Problem set →
[a] Please transcribe the part of the Stefan Sunajko profile from "- 2020–2022: Tatabánya" up to and including "player (born 1998)".
[b] Summarize the Stefan Sunajko profile in two sentences.

Extract provided →
• • • •

Personal information
- Born: 10 April 1998 (age 28) Sombor, Serbia, FR Yugoslavia
- Nationality: Serbian / Hungarian
- Height: 1.94 m (6 ft 4 in)
- Playing position: Left wing

Club information
- Current club: PLER-Budapest
- Number: 7

Youth career
- Years: Team
- 2010–2013: RK Grafičar Bezdan [hr]
- 2013–2016: RK Crvenka

Senior clubs
- Years: Team
- 2016–2020: MOL-Pick Szeged
- 2019–2020: → IK Sävehof (loan)
- 2020–2022: Tatabánya KC
- 2022–2023: RK Dinamo Pančevo [hr]
- 2023–2024: RK Vojvodina
- 2024–: PLER KC Budapest

National team
- Years: Team
- 2016–2017: Serbia youth
- 2017–2018: Serbia junior / 35
- 2021–: Hungary / 11 / (27)

= Stefan Sunajko =

Serbian-Hungarian handball player (born 1998)

Stefan Sunajko (Стефан Сунајко, Szunajko Stefán; born 10 April 1998) is a Serbian-Hungarian handball player for PLER-Budapest and for the Hungarian national team.

==Career==
===Club===
The left winger previously played for the Serbian RK Grafičar Bezdan and RK Crvenka, then in 2016 he moved to MOL-Pick Szeged. Coach Juan Carlos Pastor seriously counted on the 18-year-old Serbian-Hungarian boy, expected him in the senior team, used him in a league match at the end of November, and immediately scored his first top-flight goal. Not long after that, he also made his debut in the EHF Champions League, scoring against Sweden's IFK Kristianstad. In the MOL-Pick Szeged team, he scored 70 goals in 43 games in the first division in 3 years. Played on loan in the 2019/2020 season in the Swedish team IK Sävehof. Here in the EHF Champions League, he scored 28 goals in 10 games. In April 2020, Grundfos Tatabánya KC announced that it had signed the player for 2 years. Here he was able to play in the EHF European League and scored 52 goals in 19 games in 2 years. When his contract expired in 2022, he moved to Serbia to RK Dinamo Pančevo. In the season, he and his team finished fourth in the Serbian Handball Super League (scoring 128 goals in 29 matches), reached the top 16 in the EHF European Cup (scored 26 times in eight matches), and won a silver medal in the Serbian Cup. At the end of the 2022/23 season, the Serbian champion team will be transferred to RK Vojvodina. In September 2024, he continued his career at PLER-Budapest in the Hungarian top flight, where his brother Filip also became his teammate.

• • • •

Data excerpt →

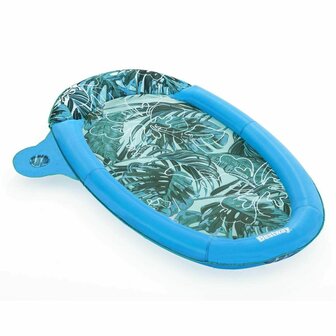 Bestway Luchtmatras Flex&amp;apos; n Fold 171x94 cm Strand en Zwembad 43552 4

• • • •

Replies →
[a]
- 2020–2022: Tatabánya KC
- 2022–2023: RK Dinamo Pančevo [hr]
- 2023–2024: RK Vojvodina
- 2024–: PLER KC Budapest

National team
- Years: Team
- 2016–2017: Serbia youth
- 2017–2018: Serbia junior / 35
- 2021–: Hungary / 11 / (27)

= Stefan Sunajko =

Serbian-Hungarian handball player (born 1998)

[b] Stefan Sunajko, born on 10 April 1998 in Sombor, Serbia, is a Serbian-Hungarian left winger who plays for PLER-Budapest and the Hungarian national team. After youth years at RK Grafičar Bezdan and RK Crvenka, he played for MOL-Pick Szeged, IK Sävehof on loan, Tatabánya KC, RK Dinamo Pančevo and RK Vojvodina before joining PLER-Budapest in September 2024, where his brother Filip also became his teammate.